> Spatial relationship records
+===+
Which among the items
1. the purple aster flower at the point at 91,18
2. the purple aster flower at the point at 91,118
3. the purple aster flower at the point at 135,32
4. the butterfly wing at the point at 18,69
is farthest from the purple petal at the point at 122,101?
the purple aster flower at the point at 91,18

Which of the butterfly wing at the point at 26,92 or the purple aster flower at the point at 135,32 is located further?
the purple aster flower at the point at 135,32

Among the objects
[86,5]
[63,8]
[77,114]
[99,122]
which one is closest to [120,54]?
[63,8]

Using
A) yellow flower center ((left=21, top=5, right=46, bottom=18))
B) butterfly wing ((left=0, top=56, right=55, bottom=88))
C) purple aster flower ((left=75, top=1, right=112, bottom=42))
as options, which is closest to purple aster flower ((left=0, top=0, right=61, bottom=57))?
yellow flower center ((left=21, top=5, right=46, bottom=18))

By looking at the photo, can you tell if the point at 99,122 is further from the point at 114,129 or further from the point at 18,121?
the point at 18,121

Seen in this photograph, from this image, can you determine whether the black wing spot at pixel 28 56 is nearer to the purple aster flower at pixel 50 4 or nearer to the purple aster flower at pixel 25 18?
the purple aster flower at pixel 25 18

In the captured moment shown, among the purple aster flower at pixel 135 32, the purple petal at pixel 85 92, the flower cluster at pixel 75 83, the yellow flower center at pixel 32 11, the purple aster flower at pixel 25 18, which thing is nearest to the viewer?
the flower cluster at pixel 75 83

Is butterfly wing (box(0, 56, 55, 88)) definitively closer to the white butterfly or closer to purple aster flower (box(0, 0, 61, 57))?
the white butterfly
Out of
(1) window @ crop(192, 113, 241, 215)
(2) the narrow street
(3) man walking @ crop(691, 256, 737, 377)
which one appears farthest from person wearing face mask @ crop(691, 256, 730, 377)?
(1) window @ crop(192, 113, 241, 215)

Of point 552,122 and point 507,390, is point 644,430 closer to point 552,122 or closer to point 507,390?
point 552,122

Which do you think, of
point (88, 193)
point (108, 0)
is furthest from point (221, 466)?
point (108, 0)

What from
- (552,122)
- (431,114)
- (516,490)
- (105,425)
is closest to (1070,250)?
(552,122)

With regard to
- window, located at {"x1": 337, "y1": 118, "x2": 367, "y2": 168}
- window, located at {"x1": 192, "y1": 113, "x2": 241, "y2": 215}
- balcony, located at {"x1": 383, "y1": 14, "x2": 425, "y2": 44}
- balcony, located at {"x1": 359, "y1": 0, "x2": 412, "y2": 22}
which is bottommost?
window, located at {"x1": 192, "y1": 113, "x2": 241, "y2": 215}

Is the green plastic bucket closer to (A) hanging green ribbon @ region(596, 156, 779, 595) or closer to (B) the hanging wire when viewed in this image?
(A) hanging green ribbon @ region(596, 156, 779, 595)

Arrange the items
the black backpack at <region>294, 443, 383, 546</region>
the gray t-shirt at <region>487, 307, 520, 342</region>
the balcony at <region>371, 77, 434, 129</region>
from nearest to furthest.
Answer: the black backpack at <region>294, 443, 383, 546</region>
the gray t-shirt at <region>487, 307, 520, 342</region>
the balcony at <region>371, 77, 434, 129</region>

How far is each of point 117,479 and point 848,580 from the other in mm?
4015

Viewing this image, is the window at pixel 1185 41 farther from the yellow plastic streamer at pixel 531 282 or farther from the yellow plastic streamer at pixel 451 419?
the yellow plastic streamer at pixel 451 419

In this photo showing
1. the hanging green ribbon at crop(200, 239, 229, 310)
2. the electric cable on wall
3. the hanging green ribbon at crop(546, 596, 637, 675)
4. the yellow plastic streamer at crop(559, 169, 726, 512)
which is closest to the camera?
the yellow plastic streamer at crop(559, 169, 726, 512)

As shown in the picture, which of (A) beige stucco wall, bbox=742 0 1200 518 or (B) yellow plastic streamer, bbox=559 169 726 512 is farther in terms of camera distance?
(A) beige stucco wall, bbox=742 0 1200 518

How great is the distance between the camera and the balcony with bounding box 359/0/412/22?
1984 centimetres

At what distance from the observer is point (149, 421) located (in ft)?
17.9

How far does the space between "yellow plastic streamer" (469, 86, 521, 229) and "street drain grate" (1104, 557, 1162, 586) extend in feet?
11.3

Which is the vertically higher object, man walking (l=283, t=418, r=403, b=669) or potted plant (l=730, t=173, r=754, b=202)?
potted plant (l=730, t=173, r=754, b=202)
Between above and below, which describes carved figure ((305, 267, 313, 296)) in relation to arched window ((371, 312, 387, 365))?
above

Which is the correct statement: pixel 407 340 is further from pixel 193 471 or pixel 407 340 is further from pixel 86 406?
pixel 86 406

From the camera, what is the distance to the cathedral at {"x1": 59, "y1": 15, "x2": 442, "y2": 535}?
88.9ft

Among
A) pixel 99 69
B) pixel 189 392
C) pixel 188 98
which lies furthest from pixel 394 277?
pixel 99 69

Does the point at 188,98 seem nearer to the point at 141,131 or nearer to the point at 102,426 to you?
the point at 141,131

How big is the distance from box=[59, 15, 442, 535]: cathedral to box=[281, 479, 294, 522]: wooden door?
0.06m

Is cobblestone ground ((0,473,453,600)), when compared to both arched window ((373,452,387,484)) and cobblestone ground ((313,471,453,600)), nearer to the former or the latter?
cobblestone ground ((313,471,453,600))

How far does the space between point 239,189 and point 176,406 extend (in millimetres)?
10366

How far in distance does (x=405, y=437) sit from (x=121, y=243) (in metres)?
+===+
> What the task requires
Starting with the line that contains "Between above and", write out each line through the end of the listing, exactly as it appears, and include nothing else.

> Output
Between above and below, which describes carved figure ((305, 267, 313, 296)) in relation to arched window ((371, 312, 387, 365))?
above

Which is the correct statement: pixel 407 340 is further from pixel 193 471 or pixel 407 340 is further from pixel 86 406?
pixel 86 406

From the camera, what is the distance to the cathedral at {"x1": 59, "y1": 15, "x2": 442, "y2": 535}?
88.9ft

Among
A) pixel 99 69
B) pixel 189 392
C) pixel 188 98
which lies furthest from pixel 394 277?
pixel 99 69

Does the point at 188,98 seem nearer to the point at 141,131 or nearer to the point at 102,426 to you?
the point at 141,131

How big is the distance from box=[59, 15, 442, 535]: cathedral to box=[281, 479, 294, 522]: wooden door?
0.06m

Is cobblestone ground ((0,473,453,600)), when compared to both arched window ((373,452,387,484)) and cobblestone ground ((313,471,453,600)), nearer to the former or the latter?
cobblestone ground ((313,471,453,600))

How far does the space between point 239,189 and point 176,406 extend (in millimetres)?
10366

How far in distance does (x=405, y=437) sit from (x=121, y=243) (in metres)?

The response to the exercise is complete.